Been crazy-busy this week, so I only had a chance to really enjoy four articles. Hope you enjoy them, too.

  1. Tomorrow’s Web Type Today

    Elliott Jay Stocks has been on a tear lately publishing three articles about what’s possible on the bleeding edge of Web type with his Tomorrow’s Web Type Today series. Definitely some good inspiration here to check out what’s possible with some Open Type features on the web.

  2. Why Flipping Through Paper-Like Pages Endures in the Digital World

    I’m no fan of the skeumorphic page-flipping effect found in iBooks for the iPad, but Marco shares some thoughts on why he implemented this in his latest release of Instapaper. > The most ‘authentic’ web-article advancement method, to me, is just scrolling. But I can’t deny that I like pagination better. Scrolling through long articles just feels tedious.

  3. The bulk of all human utterances is plagiarism

    In a letter to Helen Keller in 1903, Mark Twain sums up why all of human knowledge is plagiarism of one form or another: > …ninety-nine parts of all things that proceed from the intellect are plagiarisms, pure and simple; and the lesson ought to make us modest.

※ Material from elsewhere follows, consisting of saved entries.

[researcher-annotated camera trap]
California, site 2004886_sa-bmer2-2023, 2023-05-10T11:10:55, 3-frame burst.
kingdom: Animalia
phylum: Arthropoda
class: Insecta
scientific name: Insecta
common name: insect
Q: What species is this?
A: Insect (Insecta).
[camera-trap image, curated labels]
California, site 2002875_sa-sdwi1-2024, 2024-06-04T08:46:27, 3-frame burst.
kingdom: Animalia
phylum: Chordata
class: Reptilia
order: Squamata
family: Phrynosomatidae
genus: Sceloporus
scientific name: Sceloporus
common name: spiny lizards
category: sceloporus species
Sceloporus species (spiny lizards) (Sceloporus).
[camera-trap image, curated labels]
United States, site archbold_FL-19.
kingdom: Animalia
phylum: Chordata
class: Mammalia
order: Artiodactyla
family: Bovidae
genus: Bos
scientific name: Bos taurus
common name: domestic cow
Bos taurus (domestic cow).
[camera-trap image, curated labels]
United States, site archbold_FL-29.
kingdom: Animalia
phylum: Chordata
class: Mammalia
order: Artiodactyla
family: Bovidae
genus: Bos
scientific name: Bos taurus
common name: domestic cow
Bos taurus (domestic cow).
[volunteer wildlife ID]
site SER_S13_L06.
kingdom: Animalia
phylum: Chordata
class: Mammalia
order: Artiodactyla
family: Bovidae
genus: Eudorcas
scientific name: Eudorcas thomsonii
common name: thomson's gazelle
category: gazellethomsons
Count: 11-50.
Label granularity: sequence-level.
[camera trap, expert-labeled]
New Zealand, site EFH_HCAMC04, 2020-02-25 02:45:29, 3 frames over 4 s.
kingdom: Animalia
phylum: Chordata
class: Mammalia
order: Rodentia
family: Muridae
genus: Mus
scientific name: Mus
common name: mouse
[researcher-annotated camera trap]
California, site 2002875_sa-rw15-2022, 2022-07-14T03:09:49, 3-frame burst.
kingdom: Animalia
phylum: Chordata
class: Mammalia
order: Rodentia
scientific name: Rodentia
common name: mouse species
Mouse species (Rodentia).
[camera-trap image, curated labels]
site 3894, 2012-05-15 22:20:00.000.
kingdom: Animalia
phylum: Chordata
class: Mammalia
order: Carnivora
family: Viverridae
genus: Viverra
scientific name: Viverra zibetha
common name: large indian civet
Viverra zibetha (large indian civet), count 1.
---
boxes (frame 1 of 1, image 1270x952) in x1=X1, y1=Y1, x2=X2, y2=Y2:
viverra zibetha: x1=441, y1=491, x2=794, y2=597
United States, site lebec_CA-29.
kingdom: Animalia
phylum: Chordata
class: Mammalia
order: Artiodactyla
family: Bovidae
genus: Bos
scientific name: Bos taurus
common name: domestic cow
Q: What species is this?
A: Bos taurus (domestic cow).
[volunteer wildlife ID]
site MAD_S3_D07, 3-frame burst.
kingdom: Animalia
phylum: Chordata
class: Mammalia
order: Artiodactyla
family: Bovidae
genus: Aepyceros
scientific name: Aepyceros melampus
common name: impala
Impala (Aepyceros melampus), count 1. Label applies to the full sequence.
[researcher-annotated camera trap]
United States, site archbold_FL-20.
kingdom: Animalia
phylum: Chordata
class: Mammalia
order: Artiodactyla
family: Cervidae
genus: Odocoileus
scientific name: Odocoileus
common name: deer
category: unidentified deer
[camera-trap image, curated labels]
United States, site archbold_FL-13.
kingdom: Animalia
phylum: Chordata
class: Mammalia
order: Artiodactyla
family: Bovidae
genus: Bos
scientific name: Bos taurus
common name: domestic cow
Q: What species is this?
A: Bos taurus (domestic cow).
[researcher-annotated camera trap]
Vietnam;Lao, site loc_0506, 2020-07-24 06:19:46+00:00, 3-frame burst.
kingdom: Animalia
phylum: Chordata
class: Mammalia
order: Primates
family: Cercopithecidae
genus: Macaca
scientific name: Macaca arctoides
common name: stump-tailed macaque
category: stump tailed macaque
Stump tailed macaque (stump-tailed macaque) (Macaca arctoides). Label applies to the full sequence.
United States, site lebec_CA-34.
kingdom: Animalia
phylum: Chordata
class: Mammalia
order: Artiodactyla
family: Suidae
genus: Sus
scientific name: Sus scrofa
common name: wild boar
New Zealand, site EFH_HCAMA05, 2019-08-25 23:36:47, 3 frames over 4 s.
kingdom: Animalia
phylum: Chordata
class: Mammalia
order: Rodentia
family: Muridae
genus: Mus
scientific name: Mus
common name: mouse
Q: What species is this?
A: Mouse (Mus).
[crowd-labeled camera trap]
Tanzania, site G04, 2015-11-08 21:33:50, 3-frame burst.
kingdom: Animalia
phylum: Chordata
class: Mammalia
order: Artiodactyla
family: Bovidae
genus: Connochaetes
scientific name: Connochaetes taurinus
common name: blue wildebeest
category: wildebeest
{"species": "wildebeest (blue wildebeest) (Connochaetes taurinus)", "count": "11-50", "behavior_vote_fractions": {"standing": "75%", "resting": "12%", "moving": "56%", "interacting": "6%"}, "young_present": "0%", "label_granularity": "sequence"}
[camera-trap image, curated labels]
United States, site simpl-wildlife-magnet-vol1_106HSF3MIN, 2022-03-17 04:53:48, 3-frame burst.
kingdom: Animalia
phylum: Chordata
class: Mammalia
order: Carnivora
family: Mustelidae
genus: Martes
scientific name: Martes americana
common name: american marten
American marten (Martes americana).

  4. What Is and Is Not A Technology Company

    I never even thought about it before reading this, but Alex Payne of Simple explains what it means to be a technology company, and why many – such as Zappos, Google, Amazon, and many others – aren’t technology companies at all. > Put more crudely: sticking feathers up your butt does not make you a chicken, and having an engineer or a data scientist on staff does not make you a technology company.